On February 6, the United States Securities and Exchange Commission (SEC) introduced strict rules for people involved in providing liquidity. These rules cover not only federal securities laws but also impact cryptocurrency and decentralized finance (DeFi).
New Rules Targeting Crypto Liquidity
The rule, which was proposed in March 2022, finally got the green light from the SEC after 2 years with a 3-2 majority vote during a meeting on Tuesday.
The approved 247-page rule will impact those dealing with crypto assets defined as securities or government securities, except for those with less than $50 million in assets. It also impacts the decentralized finance (DeFi) sector, as outlined in the rule.
According to the rule, individuals trading in crypto asset securities within the DeFi market must register as a “dealer” or “government securities dealer” if their activities meet the criteria of being “part of a regular business.” This includes regularly buying and selling crypto assets, and providing liquidity to others, as outlined in the qualitative standard.
Despite the approval, some commenters argue that the rule is unfair for DeFi products, citing their decentralized nature without a central controlling body, functioning solely as software.
Industry Voices Express Worries
In response to the SEC’s decision, the DeFi Education Fund strongly criticized the move, calling it “misguided and unworkable.”
CEO Miller Whitehouse-Levine believes the SEC failed to consider the practical difficulties DeFi entities face, suggesting the rules are unfriendly to innovation.
Cody Carbone, Vice President of Policy for the Chamber of Digital Commerce, shared similar sentiments, criticizing the SEC for its ongoing unfriendliness towards the digital asset industry. He stated that the SEC did not consider the industry’s viewpoint.
Gensler Defending the Rules
SEC Chair Gary Gensler defended the regulatory changes, highlighting the $50 million exception and the importance of protecting investors in both crypto and non-crypto spaces. He argued that these rules align with Congress’s intentions for fair competition.
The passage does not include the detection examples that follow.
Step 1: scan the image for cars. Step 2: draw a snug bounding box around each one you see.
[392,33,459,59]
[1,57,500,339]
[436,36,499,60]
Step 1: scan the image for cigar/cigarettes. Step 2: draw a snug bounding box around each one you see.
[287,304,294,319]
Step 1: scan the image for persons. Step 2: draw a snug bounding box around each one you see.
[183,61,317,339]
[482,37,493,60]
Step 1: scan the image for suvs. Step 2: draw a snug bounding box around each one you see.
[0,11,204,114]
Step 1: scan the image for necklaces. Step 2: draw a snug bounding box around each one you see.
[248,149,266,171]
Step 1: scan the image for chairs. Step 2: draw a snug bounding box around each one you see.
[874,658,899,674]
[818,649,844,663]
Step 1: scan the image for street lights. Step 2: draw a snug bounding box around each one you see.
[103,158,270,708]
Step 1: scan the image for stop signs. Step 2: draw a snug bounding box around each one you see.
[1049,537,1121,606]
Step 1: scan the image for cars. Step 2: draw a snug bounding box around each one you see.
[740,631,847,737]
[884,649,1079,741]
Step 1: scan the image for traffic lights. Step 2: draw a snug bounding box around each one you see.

During the meeting, Republican Commissioner Hester Peirce, one of the two votes against the rules, raised questions about the inclusion of automated market makers (AMMs) in the rules. She asked whether AMMs, often considered as software protocols, should register as dealers.
The SEC responded, saying that AMMs are more than just software. However, Peirce expressed concerns about transparency and market participant’s understanding of SEC rules.
Countdown to Implementation
The final rules will come into effect 60 days after being published in the Federal Register, with a one-year compliance period. As the crypto industry gears up for increased regulatory attention, the full impact of these SEC rules remains uncertain in decentralized finance.